Marco Rubio: 'Being President of the United States Is Not Like Being a Governor'
The Florida senator on why not all executive experience is equal.
— -- At a Marco Rubio rally in Littleton, New Hampshire, 29-year-old Danielle Matteson had a pressing question for the candidate.
“What is your response to those who question your ability to hold this nation’s highest executive role, given that many of your competitors have had previous executive experience, either at the private sector or at the state level?” she asked Rubio.
“There is no such thing as experience that fully prepares you for the presidency,” Rubio replied. “Being President of the United States is not like being a governor.”
Matteson’s question is one that repeatedly came up over the course of Rubio’s three-day swing in New Hampshire, where Rubio must prove to voters he is more qualified to be president than the three candidates with gubernatorial experience that are up against him -- Chris Christie, Jeb Bush and John Kasich. All four Republican candidates are fighting to win the state as their party's establishment candidate.
Christie has repeatedly argued that as governor of New Jersey, he has stronger leadership skills than the Florida senator.
“He doesn’t have the experience,” Christie said of Rubio earlier this month. “The fact is that he’s a first-term senator who’s never had to make any significant decisions in his career. That’s not the kind of on-the-job training that we need for the White House.”
“I was speaker of the Florida House. I worked closely near governors for all those years that I was there. [Being president] is nothing like being governor,” Rubio told Matteson on Tuesday.
Just a few doors down from where Rubio was speaking, Jeb Bush was also having a rally, touting his own record as former governor of Florida. Bush often talks about the amount of jobs he created while in office.
“Anyone who tells you ‘when I was governor, we created a million jobs,’ I would be concerned because if they’re telling the truth, that means they grew government by a million jobs. That’s the only way a politician creates a million jobs,” Rubio said Tuesday, a line that has become a regular part of his stump.
“The one thing the president does have to do is be commander-in-chief. And the governors are not commander-in-chief,” he said, before adding “and neither are senators.” But Rubio maintains he has shown better judgment on national security than any of his rivals have.
Unprompted, Rubio then went on to compare himself to president Obama, who, like Rubio, was also a first-term senator when he was elected president in 2008.
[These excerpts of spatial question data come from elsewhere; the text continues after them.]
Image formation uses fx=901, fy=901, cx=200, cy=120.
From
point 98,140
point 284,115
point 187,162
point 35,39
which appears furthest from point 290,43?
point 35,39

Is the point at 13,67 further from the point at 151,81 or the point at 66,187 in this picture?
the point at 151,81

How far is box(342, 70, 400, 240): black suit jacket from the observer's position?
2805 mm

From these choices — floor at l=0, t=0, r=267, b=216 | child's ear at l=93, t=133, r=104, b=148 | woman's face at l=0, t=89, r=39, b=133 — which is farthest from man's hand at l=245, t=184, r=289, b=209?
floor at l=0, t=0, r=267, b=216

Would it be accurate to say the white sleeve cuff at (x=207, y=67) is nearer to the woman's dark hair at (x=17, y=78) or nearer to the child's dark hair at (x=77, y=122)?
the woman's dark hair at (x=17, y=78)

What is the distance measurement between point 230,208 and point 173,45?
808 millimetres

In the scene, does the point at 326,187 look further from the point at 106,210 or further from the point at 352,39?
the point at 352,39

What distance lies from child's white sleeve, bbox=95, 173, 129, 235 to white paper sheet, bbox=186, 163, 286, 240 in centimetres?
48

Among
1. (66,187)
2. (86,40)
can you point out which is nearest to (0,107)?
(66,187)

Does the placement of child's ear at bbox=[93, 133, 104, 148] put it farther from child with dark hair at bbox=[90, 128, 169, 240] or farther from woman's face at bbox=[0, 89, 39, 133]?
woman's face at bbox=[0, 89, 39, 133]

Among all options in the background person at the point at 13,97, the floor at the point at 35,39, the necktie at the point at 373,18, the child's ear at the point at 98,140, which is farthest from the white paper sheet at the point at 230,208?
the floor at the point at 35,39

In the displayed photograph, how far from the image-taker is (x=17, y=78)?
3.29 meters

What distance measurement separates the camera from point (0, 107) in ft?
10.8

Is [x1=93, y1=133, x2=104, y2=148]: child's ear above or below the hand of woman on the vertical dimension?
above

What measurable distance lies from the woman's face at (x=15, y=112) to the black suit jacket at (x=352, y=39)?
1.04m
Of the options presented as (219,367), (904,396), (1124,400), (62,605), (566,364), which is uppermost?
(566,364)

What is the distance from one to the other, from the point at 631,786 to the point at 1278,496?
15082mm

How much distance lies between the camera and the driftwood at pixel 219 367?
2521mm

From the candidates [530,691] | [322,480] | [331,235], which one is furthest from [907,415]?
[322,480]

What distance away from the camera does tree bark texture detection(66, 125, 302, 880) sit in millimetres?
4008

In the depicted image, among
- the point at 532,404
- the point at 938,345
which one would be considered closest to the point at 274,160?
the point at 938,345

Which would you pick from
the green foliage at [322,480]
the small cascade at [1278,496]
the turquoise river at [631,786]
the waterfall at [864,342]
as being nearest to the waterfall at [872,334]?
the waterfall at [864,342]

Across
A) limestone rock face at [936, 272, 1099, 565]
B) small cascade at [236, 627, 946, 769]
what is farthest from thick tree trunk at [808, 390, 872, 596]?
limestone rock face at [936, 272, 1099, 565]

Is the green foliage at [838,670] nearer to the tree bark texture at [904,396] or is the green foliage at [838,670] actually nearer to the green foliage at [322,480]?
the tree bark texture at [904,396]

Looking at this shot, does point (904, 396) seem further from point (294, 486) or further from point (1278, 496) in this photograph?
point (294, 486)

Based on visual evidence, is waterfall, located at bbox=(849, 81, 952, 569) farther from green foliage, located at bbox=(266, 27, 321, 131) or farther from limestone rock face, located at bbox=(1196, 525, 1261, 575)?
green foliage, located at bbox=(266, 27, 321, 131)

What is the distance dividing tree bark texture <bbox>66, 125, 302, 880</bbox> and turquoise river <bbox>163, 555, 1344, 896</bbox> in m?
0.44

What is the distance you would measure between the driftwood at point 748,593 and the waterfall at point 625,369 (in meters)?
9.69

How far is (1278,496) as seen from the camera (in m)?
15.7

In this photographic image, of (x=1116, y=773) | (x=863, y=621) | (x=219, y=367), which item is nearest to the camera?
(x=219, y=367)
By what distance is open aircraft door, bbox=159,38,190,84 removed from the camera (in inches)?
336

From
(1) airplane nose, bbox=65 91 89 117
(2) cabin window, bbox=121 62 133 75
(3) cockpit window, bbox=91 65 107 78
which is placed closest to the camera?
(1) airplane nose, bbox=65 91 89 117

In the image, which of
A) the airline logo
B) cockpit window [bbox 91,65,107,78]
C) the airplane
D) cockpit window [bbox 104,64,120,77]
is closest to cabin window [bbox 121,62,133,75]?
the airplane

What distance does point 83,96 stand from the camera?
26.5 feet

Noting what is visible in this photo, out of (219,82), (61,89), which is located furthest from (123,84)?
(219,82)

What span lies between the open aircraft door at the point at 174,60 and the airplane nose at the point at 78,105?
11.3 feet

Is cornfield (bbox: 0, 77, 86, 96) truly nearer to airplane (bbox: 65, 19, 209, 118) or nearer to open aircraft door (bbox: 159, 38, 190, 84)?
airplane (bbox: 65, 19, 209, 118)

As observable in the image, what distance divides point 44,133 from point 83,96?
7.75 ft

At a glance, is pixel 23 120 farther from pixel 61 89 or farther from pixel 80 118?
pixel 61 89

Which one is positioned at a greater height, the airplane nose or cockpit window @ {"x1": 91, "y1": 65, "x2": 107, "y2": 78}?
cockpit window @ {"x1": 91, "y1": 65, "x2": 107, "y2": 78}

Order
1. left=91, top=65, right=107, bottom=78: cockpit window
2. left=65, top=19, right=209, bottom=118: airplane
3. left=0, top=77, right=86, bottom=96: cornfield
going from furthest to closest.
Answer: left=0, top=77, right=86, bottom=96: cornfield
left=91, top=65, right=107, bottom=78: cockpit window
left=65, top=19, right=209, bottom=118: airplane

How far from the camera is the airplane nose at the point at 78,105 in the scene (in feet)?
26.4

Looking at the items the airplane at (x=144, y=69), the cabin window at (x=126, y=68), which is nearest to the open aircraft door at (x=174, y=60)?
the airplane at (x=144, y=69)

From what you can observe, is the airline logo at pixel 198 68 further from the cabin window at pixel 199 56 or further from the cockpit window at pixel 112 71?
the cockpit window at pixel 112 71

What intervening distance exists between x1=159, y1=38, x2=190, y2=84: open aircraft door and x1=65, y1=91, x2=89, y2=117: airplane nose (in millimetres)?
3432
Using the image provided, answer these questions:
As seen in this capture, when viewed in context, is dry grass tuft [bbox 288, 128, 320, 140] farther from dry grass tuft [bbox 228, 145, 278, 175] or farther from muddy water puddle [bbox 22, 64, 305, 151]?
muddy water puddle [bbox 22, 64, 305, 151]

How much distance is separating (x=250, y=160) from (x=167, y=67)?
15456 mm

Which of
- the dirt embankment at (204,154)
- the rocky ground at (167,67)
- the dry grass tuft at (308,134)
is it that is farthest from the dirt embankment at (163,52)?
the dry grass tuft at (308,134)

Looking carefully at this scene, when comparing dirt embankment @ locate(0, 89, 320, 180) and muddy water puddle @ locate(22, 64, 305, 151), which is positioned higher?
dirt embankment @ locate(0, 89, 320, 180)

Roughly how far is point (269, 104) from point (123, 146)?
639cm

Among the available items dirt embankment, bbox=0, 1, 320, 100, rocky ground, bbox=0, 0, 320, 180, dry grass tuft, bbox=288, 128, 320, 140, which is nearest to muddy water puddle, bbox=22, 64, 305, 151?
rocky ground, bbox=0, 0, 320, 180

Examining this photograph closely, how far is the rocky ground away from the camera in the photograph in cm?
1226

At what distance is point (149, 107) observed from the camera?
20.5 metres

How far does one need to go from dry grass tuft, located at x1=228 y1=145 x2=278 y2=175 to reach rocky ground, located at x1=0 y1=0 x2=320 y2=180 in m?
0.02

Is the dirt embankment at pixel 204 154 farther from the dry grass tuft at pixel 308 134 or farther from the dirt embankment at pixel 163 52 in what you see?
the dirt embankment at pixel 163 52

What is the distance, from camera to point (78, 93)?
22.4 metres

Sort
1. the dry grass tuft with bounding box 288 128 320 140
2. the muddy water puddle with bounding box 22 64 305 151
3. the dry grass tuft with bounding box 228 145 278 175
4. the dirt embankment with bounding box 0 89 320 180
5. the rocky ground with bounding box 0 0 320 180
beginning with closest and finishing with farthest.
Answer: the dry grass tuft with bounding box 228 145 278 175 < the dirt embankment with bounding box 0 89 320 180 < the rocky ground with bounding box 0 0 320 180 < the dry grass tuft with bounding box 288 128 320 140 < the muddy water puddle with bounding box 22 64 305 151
“That question often comes up in the following context,” Rubio told Matteson. “’Obama was a senator, you’re a senator, he was there for two years, you’ve been there for four years, explain to us how it's going to be different’.”
It’s a question 78-year-old Bill Doherty asked again this morning at a breakfast event in Franklin, New Hampshire.
Rubio argued Obama hadn’t “failed” because of his prior experience, but because of his policies "don't work."
Doherty later said he was impressed with the senator's response, but still not fully sold.
“I do believe that governors in the race have more experience,” he said, adding he is currently leaning towards Bush.
“However, if [Rubio] wins the primary, I’d be happy to support him, because I think he brings a lot to the table,” Doherty said.